The Best Hold’em Poker Plays | How to Play Poker

When you first learn how to play poker, you’re going to focus on the poker basics. You’ll learn simple poker rules and how to deal with your own poker hand. Just concentrating on this is going to make you better than at least half of the players at any given table.

If you want to get really good at Texas Hold’em poker and learn how to play in poker tournaments, though, learning about poker rules and poker hands isn’t enough. You’re going to have to graduate beyond the fundamentals and learn a few poker plays.

poker plays

There are honestly as many poker plays as there are poker tournaments, but we are just going to focus on four that are quite exciting. These four poker plays are going to help you to win more poker hands and eventually help you to master the art of Texas Hold’em Poker.

Poker Plays #1: The Stop and Go

This is one of those very simple poker players that’s going to change your poker strategy for the better. All you need to do is bet and then see what comes.

Technically, the stop and go is a poker play that relies on two things – position and your intent. You won’t be in position when you bet on this play, and you need to intend to go big when no matter what you see on the flop.

This is, however, one of those poker plays that you don’t see in a ton of poker games. You mostly see it in poker tournaments, and for good reason – you’re going after money, and you’re going to use it when you probably don’t have enough chips to be playing any other way, basically short stacks.

Now, your goal here isn’t to go in and win. Your goal is to get your opponent to fold a hand that he would have called if you had actually put in your chips before the flop. It’s trickery to be sure, but the kind of trickery that defines poker strategy.

If you want to do this right, you’re going to need to learn how to pull off every piece correctly. In order to perfect this poker strategy, we’re going to look at a hypothetical situation.

In this hypothetical, you’re sitting at the big blind and you hold reasonable hand – Ace/Jack. It’s not the kind of hand that’s always a winner, but it’s fine. The player on the button raises, so you need to choose what to do next.

If the small blind decides to go out in front of you, you’re going to have to decide between calling, folding, or going all in.

Now, calling is usually not a preferred strategy, but it works here. If you went all-in, the player on the button would pretty much have to call based on the pot odds. In fact, most players in that position are already waiting to pounce on you if you raise.

··········

#### [What to do]
a) Edit the poker guide's stretch from "The Best Hold’em" through "few poker plays.", changing "fundamentals" to "essentials".
b) Answer from the poker guide:
(i) How many poker plays does it say it will focus on?
(ii) Where is the stop and go mostly seen?
(iii) What hand do you hold in the hypothetical situation?

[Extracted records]
··········

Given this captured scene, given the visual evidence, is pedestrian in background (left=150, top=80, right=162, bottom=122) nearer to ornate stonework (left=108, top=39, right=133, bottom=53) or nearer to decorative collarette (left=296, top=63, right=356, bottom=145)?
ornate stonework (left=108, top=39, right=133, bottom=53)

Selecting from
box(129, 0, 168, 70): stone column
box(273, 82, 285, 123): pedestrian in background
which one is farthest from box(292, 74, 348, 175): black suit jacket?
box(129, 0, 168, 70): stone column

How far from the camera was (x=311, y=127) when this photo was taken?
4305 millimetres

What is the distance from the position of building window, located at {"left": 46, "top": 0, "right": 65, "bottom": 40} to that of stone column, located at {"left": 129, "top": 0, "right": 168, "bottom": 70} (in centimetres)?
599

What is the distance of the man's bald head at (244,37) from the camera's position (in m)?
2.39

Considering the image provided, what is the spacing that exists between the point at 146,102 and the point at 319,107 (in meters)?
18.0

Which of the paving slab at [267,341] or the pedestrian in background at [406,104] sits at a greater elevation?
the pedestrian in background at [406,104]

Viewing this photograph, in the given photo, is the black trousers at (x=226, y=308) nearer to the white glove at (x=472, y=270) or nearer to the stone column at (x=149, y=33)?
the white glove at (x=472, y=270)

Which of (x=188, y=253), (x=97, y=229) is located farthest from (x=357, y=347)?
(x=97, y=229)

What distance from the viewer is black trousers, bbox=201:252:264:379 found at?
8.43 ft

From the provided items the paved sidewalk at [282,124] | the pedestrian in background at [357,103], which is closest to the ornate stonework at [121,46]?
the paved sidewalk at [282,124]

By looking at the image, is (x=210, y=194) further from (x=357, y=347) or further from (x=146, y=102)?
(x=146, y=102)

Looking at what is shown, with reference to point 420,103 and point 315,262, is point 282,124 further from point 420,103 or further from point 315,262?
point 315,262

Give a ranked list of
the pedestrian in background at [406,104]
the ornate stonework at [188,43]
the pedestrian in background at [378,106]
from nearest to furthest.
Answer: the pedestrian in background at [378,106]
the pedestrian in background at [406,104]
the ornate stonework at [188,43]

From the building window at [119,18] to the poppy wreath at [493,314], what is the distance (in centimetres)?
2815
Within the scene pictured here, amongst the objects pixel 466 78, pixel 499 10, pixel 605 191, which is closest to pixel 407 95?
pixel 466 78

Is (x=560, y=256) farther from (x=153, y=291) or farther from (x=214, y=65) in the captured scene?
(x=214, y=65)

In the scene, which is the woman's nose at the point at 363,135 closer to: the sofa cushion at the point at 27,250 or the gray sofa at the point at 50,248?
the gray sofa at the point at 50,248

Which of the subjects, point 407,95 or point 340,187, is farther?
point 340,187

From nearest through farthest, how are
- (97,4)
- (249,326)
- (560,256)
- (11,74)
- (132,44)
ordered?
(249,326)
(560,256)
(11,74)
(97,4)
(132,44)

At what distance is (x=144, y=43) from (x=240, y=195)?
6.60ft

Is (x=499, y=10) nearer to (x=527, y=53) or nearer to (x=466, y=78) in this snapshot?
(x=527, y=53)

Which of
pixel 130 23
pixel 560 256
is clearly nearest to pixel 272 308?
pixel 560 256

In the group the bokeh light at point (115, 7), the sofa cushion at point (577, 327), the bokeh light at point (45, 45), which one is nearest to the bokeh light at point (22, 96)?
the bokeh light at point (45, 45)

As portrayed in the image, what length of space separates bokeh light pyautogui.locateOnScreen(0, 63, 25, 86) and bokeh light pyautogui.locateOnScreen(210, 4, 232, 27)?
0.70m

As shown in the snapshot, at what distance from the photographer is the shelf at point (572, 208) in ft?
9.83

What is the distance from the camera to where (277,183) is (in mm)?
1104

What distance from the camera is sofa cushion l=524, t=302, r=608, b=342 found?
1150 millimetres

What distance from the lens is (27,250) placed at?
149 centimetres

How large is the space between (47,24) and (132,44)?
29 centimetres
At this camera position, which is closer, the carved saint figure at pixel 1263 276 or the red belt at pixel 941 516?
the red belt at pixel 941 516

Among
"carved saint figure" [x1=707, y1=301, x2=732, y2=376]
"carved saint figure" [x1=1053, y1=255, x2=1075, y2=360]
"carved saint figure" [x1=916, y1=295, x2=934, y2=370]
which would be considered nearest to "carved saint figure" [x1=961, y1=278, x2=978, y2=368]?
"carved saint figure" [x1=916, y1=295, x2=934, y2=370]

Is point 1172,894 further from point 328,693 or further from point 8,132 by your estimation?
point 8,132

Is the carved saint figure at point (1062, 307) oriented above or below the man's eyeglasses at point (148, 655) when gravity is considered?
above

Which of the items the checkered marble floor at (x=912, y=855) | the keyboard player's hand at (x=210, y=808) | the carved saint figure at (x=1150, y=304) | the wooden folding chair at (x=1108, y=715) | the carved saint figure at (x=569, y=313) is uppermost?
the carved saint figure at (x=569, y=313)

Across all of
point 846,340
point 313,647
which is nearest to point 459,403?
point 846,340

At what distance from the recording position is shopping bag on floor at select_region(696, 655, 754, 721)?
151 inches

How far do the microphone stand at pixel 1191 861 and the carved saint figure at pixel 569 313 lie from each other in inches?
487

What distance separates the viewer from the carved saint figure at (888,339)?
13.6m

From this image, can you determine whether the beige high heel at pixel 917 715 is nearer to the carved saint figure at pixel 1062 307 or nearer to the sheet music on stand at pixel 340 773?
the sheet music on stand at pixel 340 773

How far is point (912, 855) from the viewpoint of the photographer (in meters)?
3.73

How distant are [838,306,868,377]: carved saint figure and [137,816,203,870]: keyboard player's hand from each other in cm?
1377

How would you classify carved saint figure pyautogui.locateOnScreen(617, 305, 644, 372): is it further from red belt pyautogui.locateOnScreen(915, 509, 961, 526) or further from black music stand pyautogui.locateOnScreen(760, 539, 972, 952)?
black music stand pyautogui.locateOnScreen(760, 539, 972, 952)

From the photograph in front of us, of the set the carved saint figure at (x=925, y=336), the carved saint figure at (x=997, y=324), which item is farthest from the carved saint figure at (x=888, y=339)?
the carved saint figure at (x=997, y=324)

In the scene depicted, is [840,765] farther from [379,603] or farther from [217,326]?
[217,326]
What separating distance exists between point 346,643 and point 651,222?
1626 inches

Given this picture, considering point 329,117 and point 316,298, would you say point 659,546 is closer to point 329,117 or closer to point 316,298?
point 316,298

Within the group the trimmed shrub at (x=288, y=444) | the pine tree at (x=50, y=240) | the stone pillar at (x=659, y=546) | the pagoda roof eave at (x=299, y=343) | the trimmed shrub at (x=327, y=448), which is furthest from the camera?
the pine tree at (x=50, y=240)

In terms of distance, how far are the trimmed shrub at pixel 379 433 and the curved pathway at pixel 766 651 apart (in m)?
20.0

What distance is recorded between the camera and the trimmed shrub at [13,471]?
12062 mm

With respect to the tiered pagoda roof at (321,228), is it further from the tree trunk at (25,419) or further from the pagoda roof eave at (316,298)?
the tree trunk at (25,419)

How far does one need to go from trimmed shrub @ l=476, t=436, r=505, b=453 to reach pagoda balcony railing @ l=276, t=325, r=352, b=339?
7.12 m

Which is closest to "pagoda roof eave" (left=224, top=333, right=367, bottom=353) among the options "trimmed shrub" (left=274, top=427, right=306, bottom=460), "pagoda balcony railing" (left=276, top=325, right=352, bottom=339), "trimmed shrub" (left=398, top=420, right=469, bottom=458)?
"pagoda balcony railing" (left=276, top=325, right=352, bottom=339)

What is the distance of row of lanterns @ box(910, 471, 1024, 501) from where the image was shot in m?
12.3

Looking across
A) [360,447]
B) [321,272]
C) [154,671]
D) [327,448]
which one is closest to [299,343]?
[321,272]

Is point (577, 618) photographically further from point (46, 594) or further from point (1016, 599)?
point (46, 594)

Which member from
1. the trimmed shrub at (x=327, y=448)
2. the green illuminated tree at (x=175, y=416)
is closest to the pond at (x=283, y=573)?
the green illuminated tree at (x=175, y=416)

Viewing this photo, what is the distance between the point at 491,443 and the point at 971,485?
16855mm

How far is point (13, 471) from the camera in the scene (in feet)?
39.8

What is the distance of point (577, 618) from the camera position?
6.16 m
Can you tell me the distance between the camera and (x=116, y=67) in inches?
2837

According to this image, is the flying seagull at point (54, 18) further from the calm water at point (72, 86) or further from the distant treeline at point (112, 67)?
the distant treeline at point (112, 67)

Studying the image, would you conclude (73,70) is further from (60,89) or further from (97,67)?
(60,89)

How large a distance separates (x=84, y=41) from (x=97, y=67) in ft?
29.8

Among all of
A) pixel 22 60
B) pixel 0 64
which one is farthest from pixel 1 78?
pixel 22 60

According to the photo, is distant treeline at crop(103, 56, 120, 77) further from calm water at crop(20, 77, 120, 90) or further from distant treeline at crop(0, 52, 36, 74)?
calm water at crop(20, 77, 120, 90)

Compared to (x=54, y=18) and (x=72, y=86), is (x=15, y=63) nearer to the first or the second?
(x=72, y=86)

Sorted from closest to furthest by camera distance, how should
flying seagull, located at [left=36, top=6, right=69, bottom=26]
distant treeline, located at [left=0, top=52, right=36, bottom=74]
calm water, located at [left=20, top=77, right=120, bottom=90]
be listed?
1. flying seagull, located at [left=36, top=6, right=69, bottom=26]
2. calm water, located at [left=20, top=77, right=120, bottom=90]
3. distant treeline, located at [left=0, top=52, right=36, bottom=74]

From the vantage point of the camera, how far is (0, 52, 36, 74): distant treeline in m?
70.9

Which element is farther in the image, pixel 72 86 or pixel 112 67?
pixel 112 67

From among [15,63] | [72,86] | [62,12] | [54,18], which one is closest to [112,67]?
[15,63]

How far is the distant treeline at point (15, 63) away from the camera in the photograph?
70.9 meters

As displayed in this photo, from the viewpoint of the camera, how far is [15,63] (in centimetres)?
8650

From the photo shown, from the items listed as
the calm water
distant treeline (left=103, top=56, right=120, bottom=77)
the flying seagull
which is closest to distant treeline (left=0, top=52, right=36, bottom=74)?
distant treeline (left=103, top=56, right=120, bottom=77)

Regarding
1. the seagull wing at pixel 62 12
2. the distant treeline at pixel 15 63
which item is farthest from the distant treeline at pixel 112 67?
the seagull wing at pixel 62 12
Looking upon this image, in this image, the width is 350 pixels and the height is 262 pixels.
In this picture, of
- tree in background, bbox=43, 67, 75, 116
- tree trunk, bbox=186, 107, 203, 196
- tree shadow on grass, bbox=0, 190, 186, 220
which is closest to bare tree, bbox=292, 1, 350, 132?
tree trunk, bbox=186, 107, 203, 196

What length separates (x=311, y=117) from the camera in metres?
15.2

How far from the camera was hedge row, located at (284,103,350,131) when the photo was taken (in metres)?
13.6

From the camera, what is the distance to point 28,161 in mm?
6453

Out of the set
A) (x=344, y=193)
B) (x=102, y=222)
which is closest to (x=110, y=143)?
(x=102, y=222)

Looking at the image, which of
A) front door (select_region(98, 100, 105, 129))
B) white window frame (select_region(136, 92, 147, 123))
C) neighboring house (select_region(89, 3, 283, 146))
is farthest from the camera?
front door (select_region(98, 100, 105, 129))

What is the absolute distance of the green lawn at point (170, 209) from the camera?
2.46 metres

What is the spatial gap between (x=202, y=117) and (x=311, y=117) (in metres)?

··········

#### [Results of the exercise]
a)
The Best Hold’em Poker Plays | How to Play Poker

When you first learn how to play poker, you’re going to focus on the poker basics. You’ll learn simple poker rules and how to deal with your own poker hand. Just concentrating on this is going to make you better than at least half of the players at any given table.

If you want to get really good at Texas Hold’em poker and learn how to play in poker tournaments, though, learning about poker rules and poker hands isn’t enough. You’re going to have to graduate beyond the essentials and learn a few poker plays.

b)
(i) Four.
(ii) In poker tournaments.
(iii) Ace/Jack.